SVE-2019-15435 is one of 21 vulnerabilities in Samsung devices which affect Galaxy S8, S9, S10, S10e, S10 Plus, S10 5G, Note 9, Note 10 and Note 10 Plus users.
SVE-2019-15435 in particular is a critical issue, which is described as the following: “Enhancement in IMEI security mechanism is required for improved protection against potential IMEI manipulation.” Not enough information is currently available about this critical vulnerability.
Of the 21 flaws, one is critical, three are rated as “high” in severity, 17 are related to Samsung’s One user interface, and four are Android-related.
SVE-2019-15435, Samsung Galaxy Issues
The October 2019 Samsung security maintenance release, shortly known as SMR, is rolling out to users of the various Galaxy devices. The SMR contains patches from Google for Galaxy 10 and prior releases. There are also vulnerabilities affecting Galaxy 8 and Galaxy 9 users, such as the critical SVE-2019-15435.
Samsung Mobile is releasing a maintenance release for major flagship models as part of monthly Security Maintenance Release(SMR) process. This SMR package includes patches from Google and Samsung.
Unfortunately, not enough information is currently available about this critical issue which also impacts Galaxy S9 and Note 9. What is known is that the vulnerability has been disclosed privately, Forbes reported. The potential number of impacted users is 40 million – there are approximately 30 million Galaxy 9 smartphones sold to users, and 10 million Galaxy Note 9.
As already mentioned, SVE-2019-15435 is described as needed enhancement in IMEI (International Mobile Equipment Identity) security mechanism for improved protection against IMEI manipulation. There’s the possibility that the vulnerability related to a technique that circumvents the IMEI blacklist which prevents stolen devices from being resold, Forbes noted. A clean IMEI number is quite luring to criminals dealing with stolen items.
Just a couple of days ago we warned owners of Huawei, Xiaomi, Samsung, LG and Google devices about a security flaw in Android.
The vulnerability is described as a use-after-free memory condition in the Android Binder component, which can result in escalation of privileges. In fact, the issue was patched in Linux 4.14 LTS kernel, Android Open Source Project’s (AOSP) 3.18 kernel, AOSP 4.4 kernel and AOSP 4.9 kernel in December 2017 without receiving a CVE identifier.
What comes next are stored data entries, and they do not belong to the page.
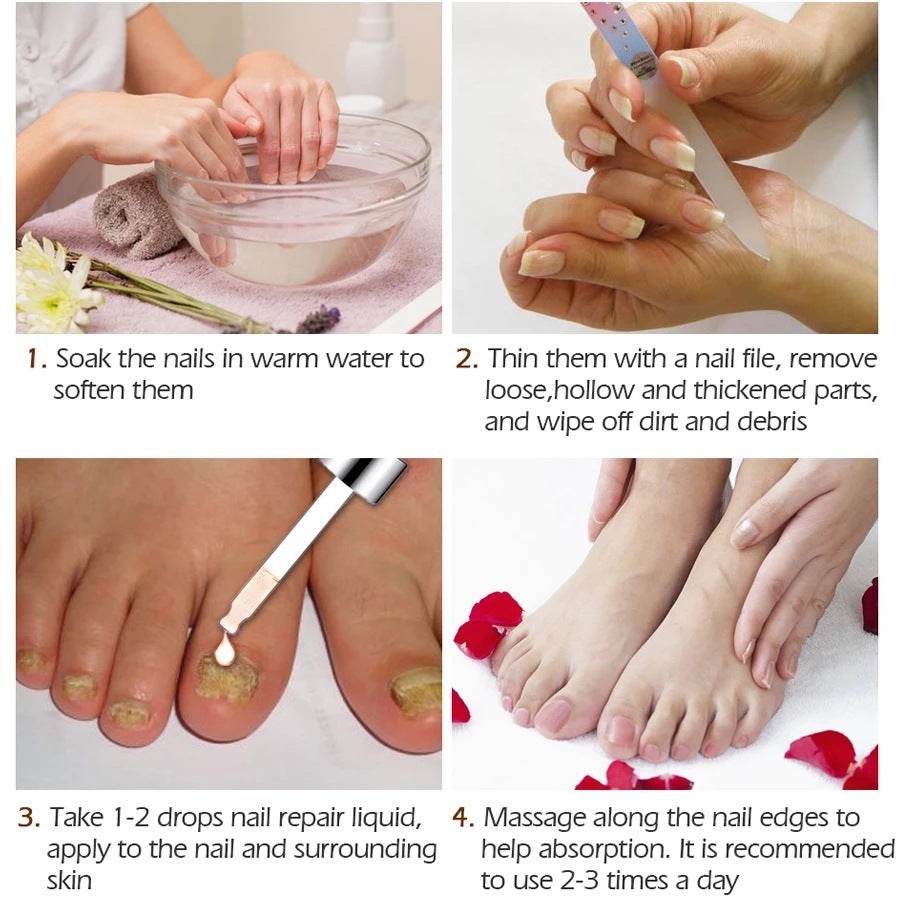 1. Soak the nails in warm water to soften them

2. Thin them with a nail file, remove loose,hollow and thickened parts, and wipe off dirt and debris

3. Take 1-2 drops nail repair liquid, apply to the nail and surrounding skin

4. Massage along the nail edges to help absorption. It is recommended to use 2-3 times a day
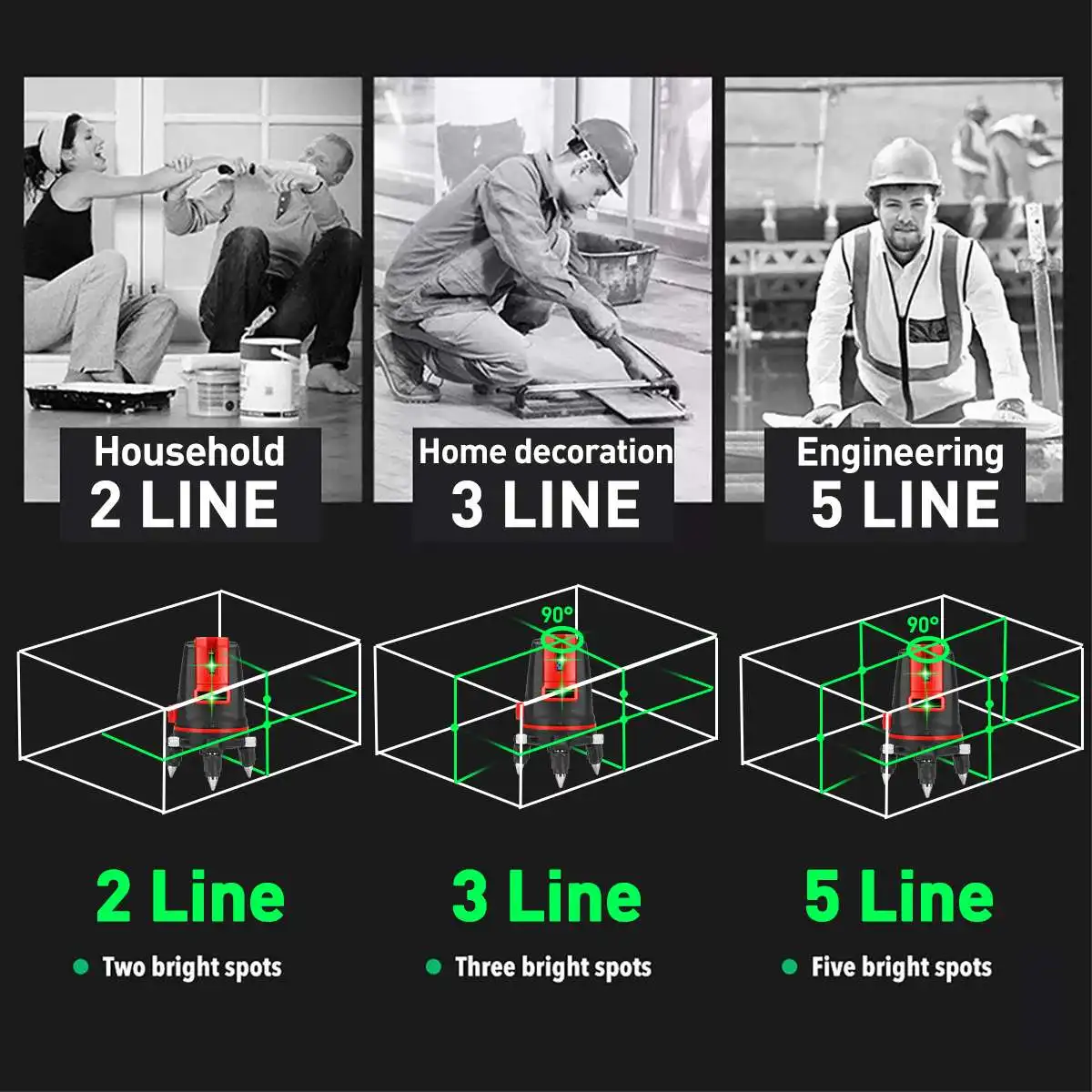 Household
2 LINE

Home decoration
3 LINE

Engineering
5 LINE

90°

90°

2 Line
Two bright spots

3 Line
Three bright spots

5 Line
Five bright spots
However, since AOSP (Android Open Source Project) takes care of the reference Android code, individual device manufacturers don’t implement it directly. These manufacturers maintain separate firmware trees for their devices, which often run different kernel versions.
In other words, every time a vulnerability is fixed in AOSP, manufacturers need to import the patch and apply it to their customized firmware code. The problem is that this process hasn’t been done for this particular issue, leaving the vulnerability unpatched.
As for the Samsung issues, “note that in some cases regular OS upgrades may cause delays to planned security updates. However, users can be rest assured the OS upgrades will include up-to-date security patches when delivered“, the company said in the security advisory.